Since the accident at Fukushima Daiichi nuclear power plant, many people purchased hand-held dosimeters for radiation measurement. However, each dosimeter showed different measurement value with μSv/h unit in many cases. So it became a serious issue whether those dosimeters were reliable or not. Eleven kinds of commercial hand-held dosimeters were purchased and the descriptions of the catalogues were checked according to the instructions of JIS Z4333. Also radiation dose rate for sealed and unsealed radioactive sources were measured by them. Some of the GM-type hand-held dosimeters could not measure β-rays;though it was described “possible” in their catalogues. It was disclosed for the usage of the dosimeters that some useful data were not mentioned in their catalogues. Also, some proposals were mentioned for the manufacturers and/or selling agents of the dosimeters.

On the Fukushima Daiichi Nuclear Power Station Accident

A big earthquake attacked north-eastern Japan at 14:46 on March 11, 2011. After about 40 minutes to one hour from the first quake, large tsunami attacked the coast of Tohoku and Kanto area, resulting the disaster named as the Great East Japan Earthquake. The earthquake and tsunami caused the reactor accident with meltdown of the fuels for operating three reactors at Fukushima Daiichi Nuclear Power Station of the Tokyo Electric Power Co.(TEPCO).
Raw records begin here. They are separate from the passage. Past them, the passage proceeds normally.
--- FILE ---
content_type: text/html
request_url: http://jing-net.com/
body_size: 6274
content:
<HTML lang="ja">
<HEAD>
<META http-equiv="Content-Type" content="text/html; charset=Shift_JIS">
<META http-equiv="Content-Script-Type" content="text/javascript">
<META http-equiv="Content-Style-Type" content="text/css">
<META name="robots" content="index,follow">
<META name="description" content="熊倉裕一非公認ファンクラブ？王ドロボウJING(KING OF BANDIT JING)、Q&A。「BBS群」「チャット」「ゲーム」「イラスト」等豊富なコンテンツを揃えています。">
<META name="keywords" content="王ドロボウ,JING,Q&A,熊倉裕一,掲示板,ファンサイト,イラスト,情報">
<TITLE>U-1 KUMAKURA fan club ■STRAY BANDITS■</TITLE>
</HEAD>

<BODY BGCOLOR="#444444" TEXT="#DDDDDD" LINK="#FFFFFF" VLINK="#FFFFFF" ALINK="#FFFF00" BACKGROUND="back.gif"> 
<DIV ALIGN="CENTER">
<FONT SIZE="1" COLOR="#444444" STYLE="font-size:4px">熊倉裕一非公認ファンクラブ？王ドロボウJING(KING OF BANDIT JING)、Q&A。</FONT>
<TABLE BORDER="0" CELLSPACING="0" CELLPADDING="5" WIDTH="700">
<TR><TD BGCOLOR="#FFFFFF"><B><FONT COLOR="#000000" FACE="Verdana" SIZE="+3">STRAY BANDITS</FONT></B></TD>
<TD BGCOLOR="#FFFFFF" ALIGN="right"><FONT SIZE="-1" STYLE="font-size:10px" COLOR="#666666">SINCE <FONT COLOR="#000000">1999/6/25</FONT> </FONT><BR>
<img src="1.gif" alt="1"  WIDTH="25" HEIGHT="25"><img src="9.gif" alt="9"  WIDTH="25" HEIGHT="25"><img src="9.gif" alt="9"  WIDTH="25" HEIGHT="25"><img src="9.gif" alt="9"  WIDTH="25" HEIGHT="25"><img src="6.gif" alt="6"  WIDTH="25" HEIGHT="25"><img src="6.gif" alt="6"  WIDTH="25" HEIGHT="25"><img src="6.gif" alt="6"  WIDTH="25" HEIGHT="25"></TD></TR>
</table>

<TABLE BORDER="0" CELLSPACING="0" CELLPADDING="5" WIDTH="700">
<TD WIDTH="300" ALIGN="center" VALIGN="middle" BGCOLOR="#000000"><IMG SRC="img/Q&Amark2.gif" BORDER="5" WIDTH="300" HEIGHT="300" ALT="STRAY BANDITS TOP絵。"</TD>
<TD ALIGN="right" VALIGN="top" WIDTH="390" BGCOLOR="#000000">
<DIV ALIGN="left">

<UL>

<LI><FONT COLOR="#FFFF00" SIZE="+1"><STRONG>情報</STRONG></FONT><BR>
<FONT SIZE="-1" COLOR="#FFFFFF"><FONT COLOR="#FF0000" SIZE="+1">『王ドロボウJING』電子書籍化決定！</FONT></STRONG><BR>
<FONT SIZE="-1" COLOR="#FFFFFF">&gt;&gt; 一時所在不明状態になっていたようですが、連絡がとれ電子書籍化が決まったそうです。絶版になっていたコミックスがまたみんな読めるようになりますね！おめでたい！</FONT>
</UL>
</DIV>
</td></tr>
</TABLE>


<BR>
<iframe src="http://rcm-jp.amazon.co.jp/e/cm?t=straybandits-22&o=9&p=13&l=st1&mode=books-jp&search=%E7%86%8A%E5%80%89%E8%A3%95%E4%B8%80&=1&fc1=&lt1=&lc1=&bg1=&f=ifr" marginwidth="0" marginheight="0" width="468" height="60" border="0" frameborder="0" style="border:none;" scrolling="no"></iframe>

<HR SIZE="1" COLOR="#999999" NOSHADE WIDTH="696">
The radioactive materials were discharged in atmosphere. The residents around the Nuclear Power Station were evacuated. The activities for settlement of the accident started and many lessons were learned from the accident. Present paper reviews the sequence of the accident, the actions for the settlement of the accident conducted by the TEPCO, the Government, et al., the lessons learned and the actions for them, and finally author's impression for the fundamental cause of the accident.

Boron Neutron Capture Therapy

BNCT is a therapy which selectively destroys the cancer cells by high LET and short track range particles through ¹⁰B(n, α)⁷Li reaction. Their ranges of particle and ⁷Li nucleus are respectively 9μm and 4μm, and do not exceed the diameter of general cancer cell. For this reason, selective accumulation of ¹⁰B compound in tumor cell or tissue is necessary. The clinical study which started in the U.S.A. was continued by the researchers in Japan, and BNCT has entered into new era at the beginning of 21^st century supported by the results of basic and clinical researches, especially those in the end of 1980s and 1990s. An area of clinical study has expanded from malignant brain tumor and malignant melanoma to recurrent H & N tumor after standard treatment, liver cancer with multiple lesions, malignant pleural mesothelioma, etc. For a long time, research reactor has been used as neutron source. But it is quite inconvenient as clinical facility because of heavy task for safety control and limited site for construction. To dissolve this problem, the accelerator for BNCT has been developed by Kyoto University Research Reactor Institute and Sumitomo Heavy Industries, Ltd. as a substitute of research reactor first in the world.